Media alert: 1.2 million Iraqis dead

You wouldn’t know it from the British media, but last week a highly respected survey organisation reported that up to 1.2 million Iraqis have died violently because of the conflict, making the 2006 Lancet research that reported 650,000 dead look conservative by comparison.

The survey, by Opinion Research Business (ORB), asked a representative sample of 1,461 Iraqis how many members of their household had died as a result of the conflict. The survey showed that over 1.2 million Iraqis had died, with the death rate now exceeding the Rwanda genocide of 1994. Almost one in two households in Baghdad have lost a family member.

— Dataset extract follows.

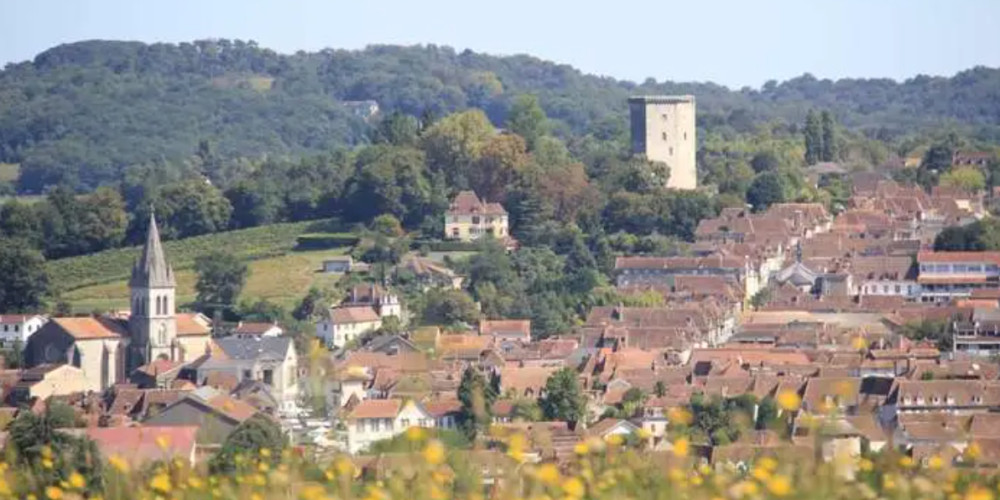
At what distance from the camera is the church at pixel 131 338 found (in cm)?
4094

ORB is about as mainstream as you can get. It has been commissioned by the Tory Party, by the BBC (most recently by Newsnight), and its work is cited frequently in the British media.

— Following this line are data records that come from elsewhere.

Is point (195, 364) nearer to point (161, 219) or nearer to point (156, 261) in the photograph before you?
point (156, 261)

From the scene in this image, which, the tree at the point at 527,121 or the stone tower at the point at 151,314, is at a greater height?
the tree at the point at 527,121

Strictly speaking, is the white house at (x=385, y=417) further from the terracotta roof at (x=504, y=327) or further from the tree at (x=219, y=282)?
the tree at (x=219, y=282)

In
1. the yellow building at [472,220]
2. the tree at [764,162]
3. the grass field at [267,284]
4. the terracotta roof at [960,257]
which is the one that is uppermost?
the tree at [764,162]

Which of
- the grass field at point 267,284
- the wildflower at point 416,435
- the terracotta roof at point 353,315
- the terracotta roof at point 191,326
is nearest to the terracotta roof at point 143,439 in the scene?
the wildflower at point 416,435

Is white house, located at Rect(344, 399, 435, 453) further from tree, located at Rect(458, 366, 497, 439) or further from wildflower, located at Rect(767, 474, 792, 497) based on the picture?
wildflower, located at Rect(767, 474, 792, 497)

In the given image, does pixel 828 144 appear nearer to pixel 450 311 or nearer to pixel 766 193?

When an ORB opinion poll in Iraq earlier this year provided statistics that were supportive of the occupation, it was splashed all over the Sunday Times (here and here) and other newspapers internationally.

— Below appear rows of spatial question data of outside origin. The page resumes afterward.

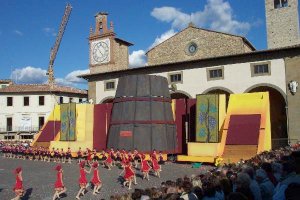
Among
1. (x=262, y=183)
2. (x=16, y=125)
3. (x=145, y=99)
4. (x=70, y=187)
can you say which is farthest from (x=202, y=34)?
(x=262, y=183)

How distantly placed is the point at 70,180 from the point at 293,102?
61.8 feet

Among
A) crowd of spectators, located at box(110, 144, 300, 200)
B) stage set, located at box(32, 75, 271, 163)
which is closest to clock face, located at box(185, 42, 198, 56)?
stage set, located at box(32, 75, 271, 163)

So far only the Los Angeles Times has carried this story, although this weekend’s Observer mentioned it prominently within another article.

Why hasn’t the story been picked up elsewhere? If this isn’t double standards, what is?

Media Workers Against the War contacted ORB and spoke to managing director Johnny Heald. Mr Heald said that, although the press release had been on ORB’s website since Friday, the results of the survey will be formally launched on Tuesday (September 18).

He said that ORB has no ideological position: after publishing previous poll results on Iraq it was accused of being right-wing, but now he expects that left-wing media will pick up on the new research.

Mr Heald said that an objection to ORB’s latest findings might be that, with so many deaths, where are all the bodies? He said the organsation’s interviewers in Iraq, led by the respected pollster Munqeth Daghir, say people don’t report many murders for fear of reprisal. Four ORB interviews have themselves been murdered, he said.

Mr Heald also pointed out that the survey showed 48% had died from gunshot wounds, which is significant because car bombs and aerial bombardments usually make the news – gunshots rarely get into the headlines.

This figure tallies with the Lancet research, which found that 56% of violent deaths were a result of gunfire.